In Pennsylvania, a school and a pair of owners of a nearby golf course are locked in a dispute over eminent domain laws, and they will soon go to court to have the matter settled. The school has claimed that they need the property, and the owners of the golf course have disputed that claim. This puts it all in the judge’s hands, with those on the school’s side saying they are confident that a decision can be found that is fair and just.
The problem that the school has is that East Pikeland Elementary School and the Kindergarten Center are both overcrowded, and they need to put up a new building to house all of the students. The capacity of the buildings that they are using now has been set at 1,650 students. However, the enrollment numbers are nearly 200 students higher than that, at 1,839.
The school, therefore, plans to build an elementary school and an early learning center. Since the site is just over 50 acres, though, the golf course owners are arguing that so much land is not really needed for the project. It is up to the judge to decide if the school should have all of the land for the project or simply a portion of it.

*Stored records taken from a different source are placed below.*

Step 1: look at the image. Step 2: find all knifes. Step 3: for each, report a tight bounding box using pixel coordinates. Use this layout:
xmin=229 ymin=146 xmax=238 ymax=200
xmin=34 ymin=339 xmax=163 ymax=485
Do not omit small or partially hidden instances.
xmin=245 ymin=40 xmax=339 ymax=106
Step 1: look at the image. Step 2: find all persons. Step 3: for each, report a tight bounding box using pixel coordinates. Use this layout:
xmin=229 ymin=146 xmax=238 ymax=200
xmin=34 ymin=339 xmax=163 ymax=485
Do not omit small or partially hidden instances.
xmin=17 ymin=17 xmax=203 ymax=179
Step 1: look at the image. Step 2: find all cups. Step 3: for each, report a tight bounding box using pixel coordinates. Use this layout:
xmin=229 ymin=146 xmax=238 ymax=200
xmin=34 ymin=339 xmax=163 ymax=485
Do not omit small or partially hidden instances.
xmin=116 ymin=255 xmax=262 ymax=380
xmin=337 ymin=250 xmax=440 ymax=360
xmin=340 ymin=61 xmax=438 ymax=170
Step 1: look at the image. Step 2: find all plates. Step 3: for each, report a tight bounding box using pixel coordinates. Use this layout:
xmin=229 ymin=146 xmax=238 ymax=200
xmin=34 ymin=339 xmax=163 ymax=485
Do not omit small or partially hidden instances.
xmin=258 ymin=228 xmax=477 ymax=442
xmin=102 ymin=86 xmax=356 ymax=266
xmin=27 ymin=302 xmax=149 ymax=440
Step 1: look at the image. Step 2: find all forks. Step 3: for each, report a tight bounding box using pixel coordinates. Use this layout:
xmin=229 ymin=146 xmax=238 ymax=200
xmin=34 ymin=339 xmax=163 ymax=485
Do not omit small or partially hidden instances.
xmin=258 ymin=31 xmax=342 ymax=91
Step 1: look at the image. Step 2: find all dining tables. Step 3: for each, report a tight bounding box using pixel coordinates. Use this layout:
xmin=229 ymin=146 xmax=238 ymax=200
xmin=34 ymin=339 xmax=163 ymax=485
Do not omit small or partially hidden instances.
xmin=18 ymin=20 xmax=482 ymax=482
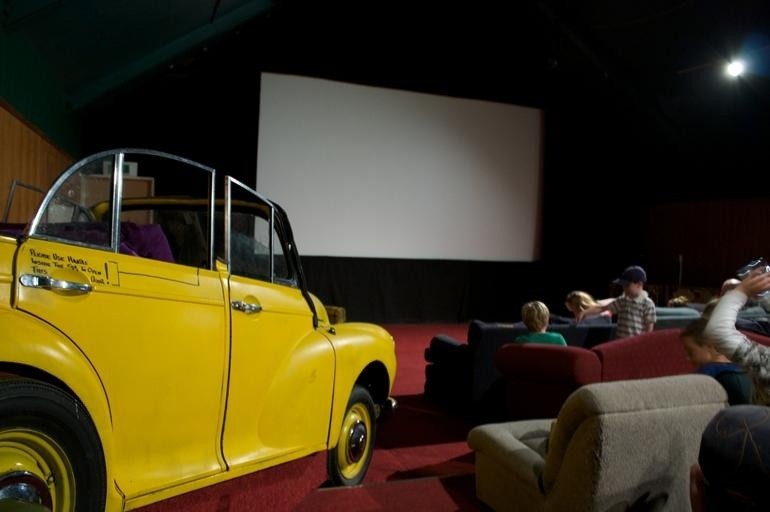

Part of the claim that the golf course owners have made relates to local codes, which allegedly state that the school needs just 10 acres and then one more for each 100 students. However, the school says that is a minimum guideline, not the total amount that they can use.
This case is important because it could set a precedent for future eminent domain disputes in the state, helping to define what the law means when referencing how much land should be used.